The original 1914 cabin was nominated to the National Register of Historic Places as the Bonaparte Mountain Cabin by the Okanogan National Forest service in early 1981. The National Parks Service processed the nomination and accepted the placement on the register in April 1981. A decade and a half later in 1996 both surviving lookout structures, the 1914 cabin and the 1960 lookout, were nominated to the National Historic Lookout Register by the Washington Registrar, with both being accepted in February 1996.

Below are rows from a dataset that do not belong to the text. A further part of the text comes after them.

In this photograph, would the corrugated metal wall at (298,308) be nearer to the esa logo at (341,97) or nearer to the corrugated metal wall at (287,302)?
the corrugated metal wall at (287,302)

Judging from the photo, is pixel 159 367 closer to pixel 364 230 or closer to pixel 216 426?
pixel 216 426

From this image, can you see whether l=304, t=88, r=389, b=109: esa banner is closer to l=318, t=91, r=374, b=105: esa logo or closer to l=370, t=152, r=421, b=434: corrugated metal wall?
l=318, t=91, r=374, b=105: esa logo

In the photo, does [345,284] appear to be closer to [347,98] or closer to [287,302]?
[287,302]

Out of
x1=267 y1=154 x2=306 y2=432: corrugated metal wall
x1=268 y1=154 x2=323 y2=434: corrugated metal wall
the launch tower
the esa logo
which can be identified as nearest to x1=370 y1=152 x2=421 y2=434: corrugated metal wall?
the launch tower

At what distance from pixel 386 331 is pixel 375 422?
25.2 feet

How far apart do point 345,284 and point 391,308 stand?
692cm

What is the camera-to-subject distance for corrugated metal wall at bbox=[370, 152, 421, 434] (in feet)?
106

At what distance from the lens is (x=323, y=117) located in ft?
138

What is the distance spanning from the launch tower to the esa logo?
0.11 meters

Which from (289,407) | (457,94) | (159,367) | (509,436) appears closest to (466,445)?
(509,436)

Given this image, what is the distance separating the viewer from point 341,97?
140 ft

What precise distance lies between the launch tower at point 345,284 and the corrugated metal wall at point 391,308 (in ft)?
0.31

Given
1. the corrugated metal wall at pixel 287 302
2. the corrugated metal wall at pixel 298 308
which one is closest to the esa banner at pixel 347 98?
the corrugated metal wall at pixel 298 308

In the early 2000s the lookout cabin was renovated and modernized, with the replacement of the flat tar roof with a low hipped roof. During August 2021 the Walker Fire, including the smaller Spur Fire again threatened the lookout. Due to the fire growth Okanogan County Emergency Management issued a level 3 evacuation order for the Mount Bonaparte area, just south of Bonaparte Lake north to Lost Lake. The combined fires burned over portions Mount Bonaparte and neighboring mountains, encompassing around 23,765 acres, but sparing the peak area and lookouts. Staffed by the forest service yearly, the lookout was slated to officially be decommissioned in 2025; however, staffing was instead turned over to the Forest Fire Lookout Association.